— Given task 1 —
From the entries below, pull out each line that contains the string "placed".

#### Extract

HLE
MiroFlow's evaluation on the HLE benchmark demonstrates capabilities in multimodal reasoning and question answering tasks that require human-level understanding across vision and language.
More details: Humanity's Last Exam
Dataset Overview
HLE Dataset
The HLE dataset consists of challenging multimodal tasks that test AI systems' ability to perform human-level reasoning with both visual and textual information.
Key Dataset Characteristics
- Total Tasks: Test split from HuggingFace
cais/hledataset - Task Type: Multimodal question answering and reasoning
- Modalities: Text + Images
- Ground Truth: Available for evaluation
Quick Start Guide
Step 1: Prepare the HLE Dataset
This will download the dataset and save images to data/hle/images/.
Step 2: Configure API Keys
.env Configuration
# MiroThinker model access
OAI_MIROTHINKER_API_KEY="your-mirothinker-api-key"
OAI_MIROTHINKER_BASE_URL="http://localhost:61005/v1"
# For searching and web scraping
SERPER_API_KEY="xxx"

########
#### Information supplied

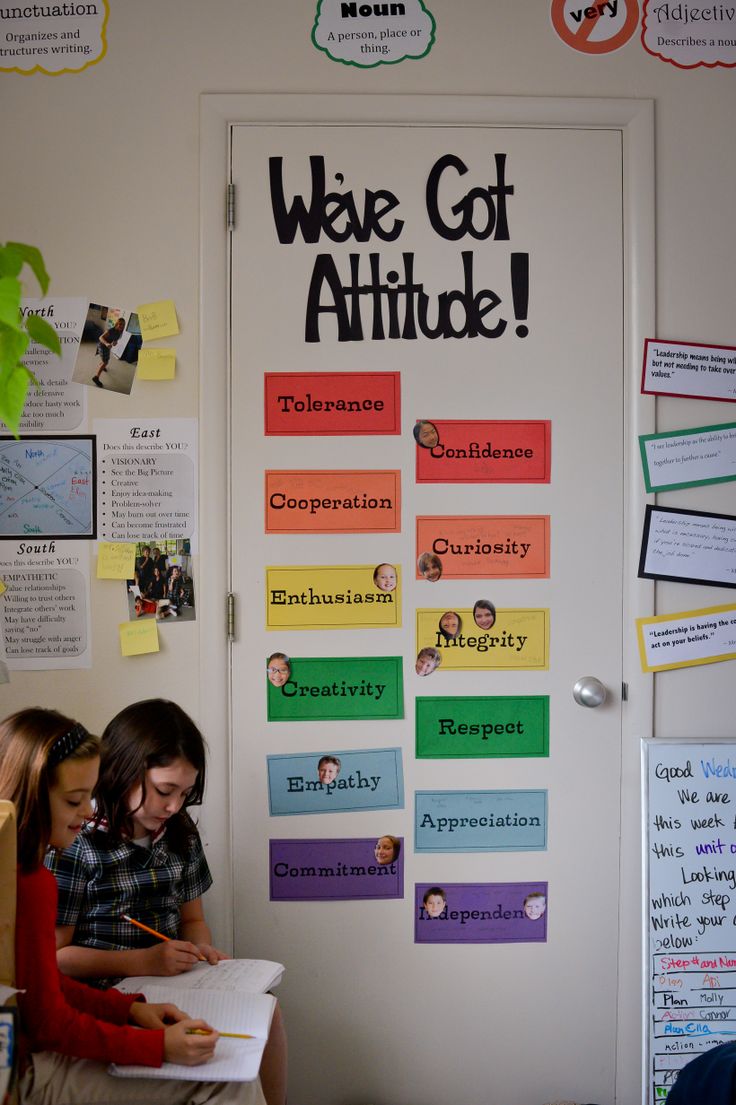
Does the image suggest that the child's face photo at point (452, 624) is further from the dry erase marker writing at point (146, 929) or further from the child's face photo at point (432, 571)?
the dry erase marker writing at point (146, 929)

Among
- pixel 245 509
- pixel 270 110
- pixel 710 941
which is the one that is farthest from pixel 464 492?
pixel 710 941

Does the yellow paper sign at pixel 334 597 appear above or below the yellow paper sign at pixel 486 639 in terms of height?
above

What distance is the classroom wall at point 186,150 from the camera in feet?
6.95

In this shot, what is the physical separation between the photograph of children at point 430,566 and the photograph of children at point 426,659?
154 millimetres

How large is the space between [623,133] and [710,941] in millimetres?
1742

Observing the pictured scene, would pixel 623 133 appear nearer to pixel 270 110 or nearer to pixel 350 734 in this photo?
pixel 270 110

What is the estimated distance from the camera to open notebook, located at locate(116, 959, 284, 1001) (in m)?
1.75

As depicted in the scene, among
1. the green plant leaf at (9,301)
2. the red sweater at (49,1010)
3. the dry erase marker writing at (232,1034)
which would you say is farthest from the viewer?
the dry erase marker writing at (232,1034)

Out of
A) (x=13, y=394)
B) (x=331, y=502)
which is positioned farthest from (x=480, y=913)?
(x=13, y=394)

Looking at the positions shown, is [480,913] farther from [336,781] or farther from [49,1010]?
[49,1010]

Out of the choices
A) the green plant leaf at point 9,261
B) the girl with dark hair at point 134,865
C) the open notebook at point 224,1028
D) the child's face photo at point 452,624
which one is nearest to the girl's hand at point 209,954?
the girl with dark hair at point 134,865

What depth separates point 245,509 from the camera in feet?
7.06

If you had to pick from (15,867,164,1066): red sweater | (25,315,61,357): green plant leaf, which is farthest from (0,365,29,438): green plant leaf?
(15,867,164,1066): red sweater

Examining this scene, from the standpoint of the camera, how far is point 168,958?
180 centimetres
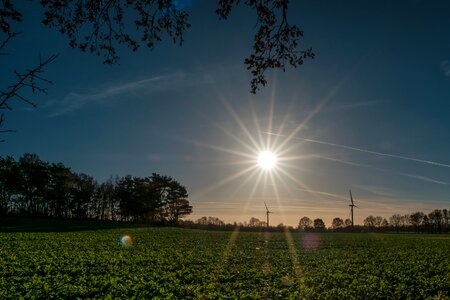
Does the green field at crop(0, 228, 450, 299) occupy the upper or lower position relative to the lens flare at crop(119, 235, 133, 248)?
upper

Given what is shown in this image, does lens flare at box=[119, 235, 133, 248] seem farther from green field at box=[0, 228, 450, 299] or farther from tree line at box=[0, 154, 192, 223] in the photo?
tree line at box=[0, 154, 192, 223]

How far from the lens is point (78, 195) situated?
369ft

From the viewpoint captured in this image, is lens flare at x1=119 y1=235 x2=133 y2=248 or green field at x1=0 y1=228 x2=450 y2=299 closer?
green field at x1=0 y1=228 x2=450 y2=299

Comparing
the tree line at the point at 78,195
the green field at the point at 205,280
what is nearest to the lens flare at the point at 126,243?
the green field at the point at 205,280

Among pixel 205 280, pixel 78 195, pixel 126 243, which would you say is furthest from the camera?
pixel 78 195

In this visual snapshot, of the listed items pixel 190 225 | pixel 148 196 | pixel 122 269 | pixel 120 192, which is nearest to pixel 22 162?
pixel 120 192

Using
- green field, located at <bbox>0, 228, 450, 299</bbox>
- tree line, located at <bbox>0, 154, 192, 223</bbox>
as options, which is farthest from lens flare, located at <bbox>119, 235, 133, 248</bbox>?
tree line, located at <bbox>0, 154, 192, 223</bbox>

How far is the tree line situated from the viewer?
101 meters

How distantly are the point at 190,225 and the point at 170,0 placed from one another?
11231 cm

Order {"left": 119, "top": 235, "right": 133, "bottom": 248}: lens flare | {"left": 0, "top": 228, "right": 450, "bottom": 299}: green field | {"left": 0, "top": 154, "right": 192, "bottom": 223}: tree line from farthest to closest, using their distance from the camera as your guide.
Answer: {"left": 0, "top": 154, "right": 192, "bottom": 223}: tree line < {"left": 119, "top": 235, "right": 133, "bottom": 248}: lens flare < {"left": 0, "top": 228, "right": 450, "bottom": 299}: green field

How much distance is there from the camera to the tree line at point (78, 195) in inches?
3981

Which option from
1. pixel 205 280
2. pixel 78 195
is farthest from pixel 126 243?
pixel 78 195

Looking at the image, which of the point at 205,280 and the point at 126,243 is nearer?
the point at 205,280

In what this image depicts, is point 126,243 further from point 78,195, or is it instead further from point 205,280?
point 78,195
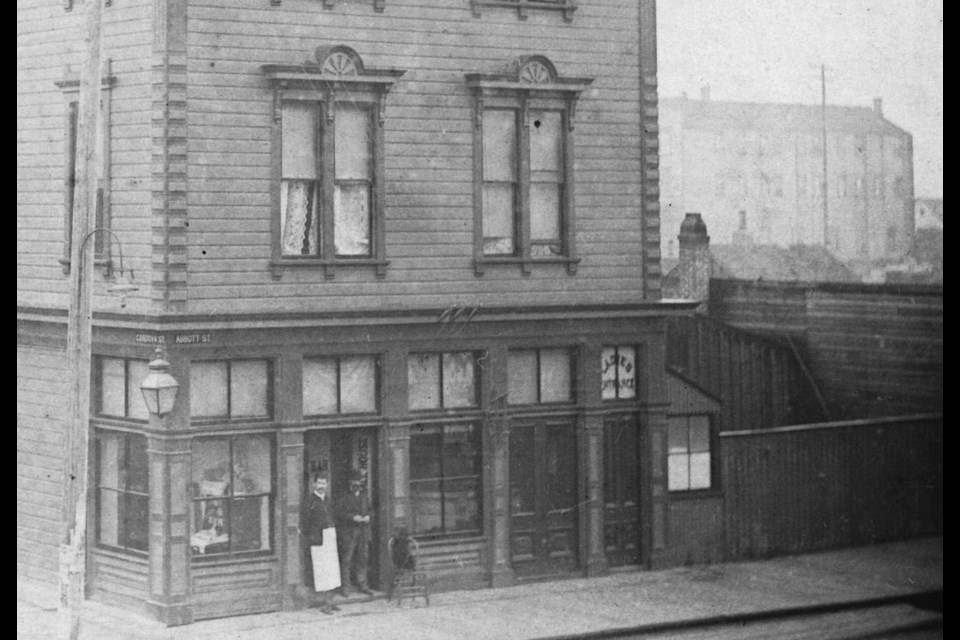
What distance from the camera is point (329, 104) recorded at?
18406mm

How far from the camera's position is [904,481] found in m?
24.3

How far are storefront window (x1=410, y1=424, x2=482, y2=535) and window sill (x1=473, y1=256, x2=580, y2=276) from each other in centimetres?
239

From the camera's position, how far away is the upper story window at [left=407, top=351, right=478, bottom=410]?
19.5 meters

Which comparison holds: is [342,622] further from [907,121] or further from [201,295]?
[907,121]

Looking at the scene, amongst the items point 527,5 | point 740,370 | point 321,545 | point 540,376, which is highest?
point 527,5

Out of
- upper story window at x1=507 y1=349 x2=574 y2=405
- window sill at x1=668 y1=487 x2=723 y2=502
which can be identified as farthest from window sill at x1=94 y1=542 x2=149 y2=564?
window sill at x1=668 y1=487 x2=723 y2=502

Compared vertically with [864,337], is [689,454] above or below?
below

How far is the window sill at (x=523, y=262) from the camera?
19750 mm

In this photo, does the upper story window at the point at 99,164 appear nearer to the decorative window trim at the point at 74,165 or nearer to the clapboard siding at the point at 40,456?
the decorative window trim at the point at 74,165

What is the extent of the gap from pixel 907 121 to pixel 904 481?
696 centimetres

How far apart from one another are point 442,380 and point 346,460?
1.84 metres

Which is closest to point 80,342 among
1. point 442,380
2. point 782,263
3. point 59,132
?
point 59,132

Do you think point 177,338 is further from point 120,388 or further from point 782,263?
point 782,263
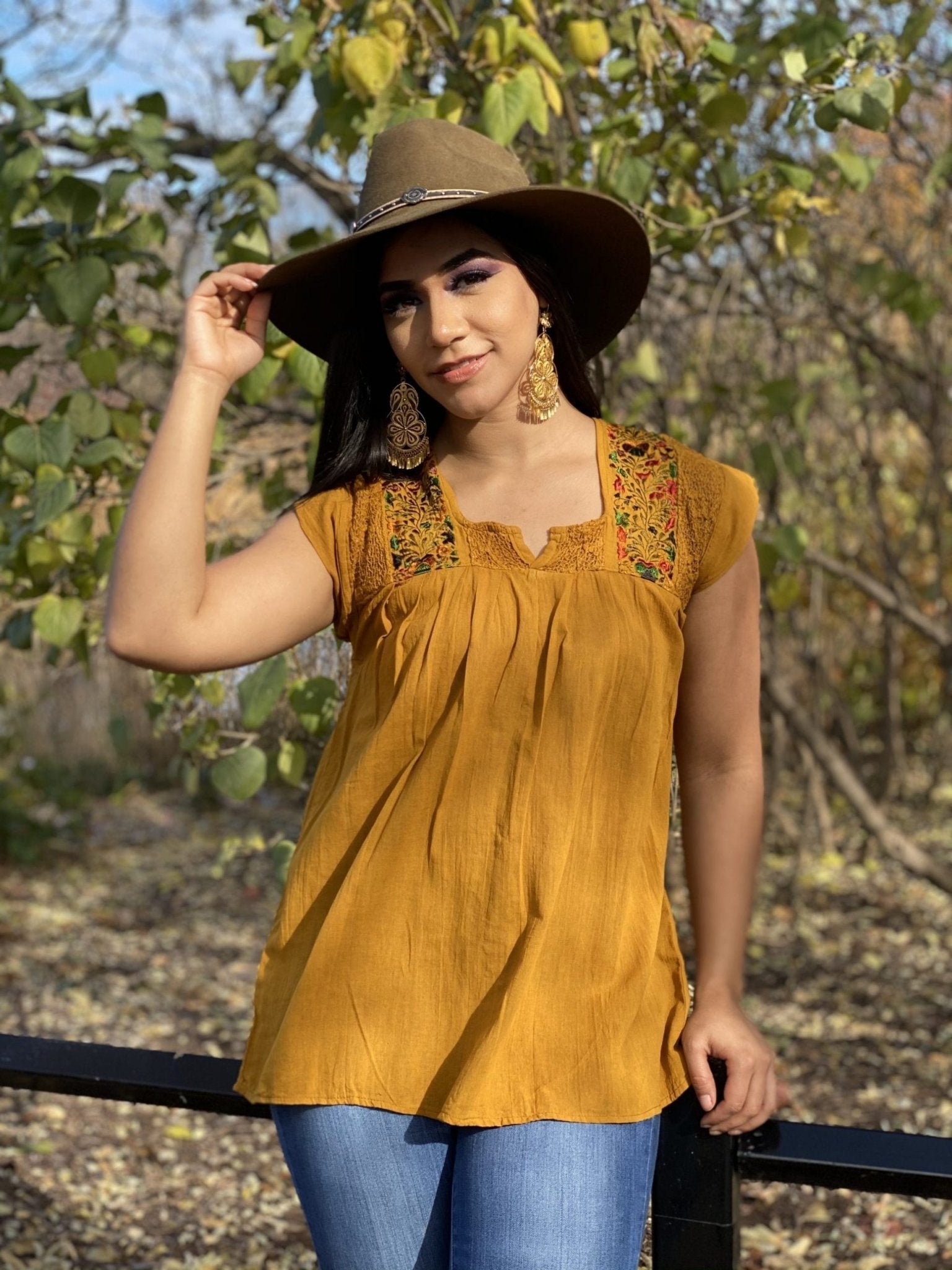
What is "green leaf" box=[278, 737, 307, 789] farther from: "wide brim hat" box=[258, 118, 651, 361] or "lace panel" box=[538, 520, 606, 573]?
"lace panel" box=[538, 520, 606, 573]

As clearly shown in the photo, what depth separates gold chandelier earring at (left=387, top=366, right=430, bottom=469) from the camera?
67.9 inches

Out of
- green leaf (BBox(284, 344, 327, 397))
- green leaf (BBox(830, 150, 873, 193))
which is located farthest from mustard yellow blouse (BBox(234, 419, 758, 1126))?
green leaf (BBox(830, 150, 873, 193))

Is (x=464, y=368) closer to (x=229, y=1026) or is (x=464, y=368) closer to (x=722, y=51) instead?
(x=722, y=51)

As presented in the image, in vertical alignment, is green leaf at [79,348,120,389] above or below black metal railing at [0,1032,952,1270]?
above

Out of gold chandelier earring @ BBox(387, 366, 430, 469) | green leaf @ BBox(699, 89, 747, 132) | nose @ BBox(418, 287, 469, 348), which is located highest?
green leaf @ BBox(699, 89, 747, 132)

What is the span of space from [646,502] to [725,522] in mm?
92

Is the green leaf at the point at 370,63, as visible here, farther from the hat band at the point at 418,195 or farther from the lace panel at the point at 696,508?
the lace panel at the point at 696,508

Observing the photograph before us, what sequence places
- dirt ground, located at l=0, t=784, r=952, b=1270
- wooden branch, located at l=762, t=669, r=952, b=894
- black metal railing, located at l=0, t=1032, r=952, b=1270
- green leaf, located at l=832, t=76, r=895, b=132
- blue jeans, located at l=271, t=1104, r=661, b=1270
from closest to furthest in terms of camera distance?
blue jeans, located at l=271, t=1104, r=661, b=1270
black metal railing, located at l=0, t=1032, r=952, b=1270
green leaf, located at l=832, t=76, r=895, b=132
dirt ground, located at l=0, t=784, r=952, b=1270
wooden branch, located at l=762, t=669, r=952, b=894

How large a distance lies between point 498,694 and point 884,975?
10.1ft

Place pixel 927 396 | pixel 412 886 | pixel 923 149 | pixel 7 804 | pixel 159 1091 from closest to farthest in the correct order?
pixel 412 886, pixel 159 1091, pixel 923 149, pixel 927 396, pixel 7 804

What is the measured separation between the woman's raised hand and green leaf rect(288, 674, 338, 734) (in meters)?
0.75

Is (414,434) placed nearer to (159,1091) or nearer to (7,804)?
(159,1091)

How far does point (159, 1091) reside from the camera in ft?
6.08

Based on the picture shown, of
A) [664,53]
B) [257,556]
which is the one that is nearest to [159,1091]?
[257,556]
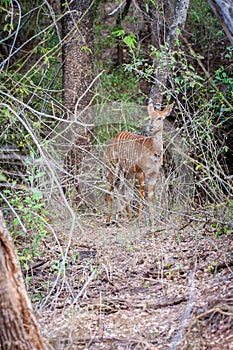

########

— Given task 2 —
Please write out the passage from the HLE benchmark page above, beginning at the words "Key Dataset Characteristics" and stopping after "images to data/hle/images/.".

— Problem solution 1 —
How distantly are the point at 190,225 and the point at 170,0 placed from one another?
Is (414,434) placed nearer to (159,1091) or nearer to (7,804)?

— Problem solution 2 —
Key Dataset Characteristics
- Total Tasks: Test split from HuggingFace
cais/hledataset - Task Type: Multimodal question answering and reasoning
- Modalities: Text + Images
- Ground Truth: Available for evaluation
Quick Start Guide
Step 1: Prepare the HLE Dataset
This will download the dataset and save images to data/hle/images/.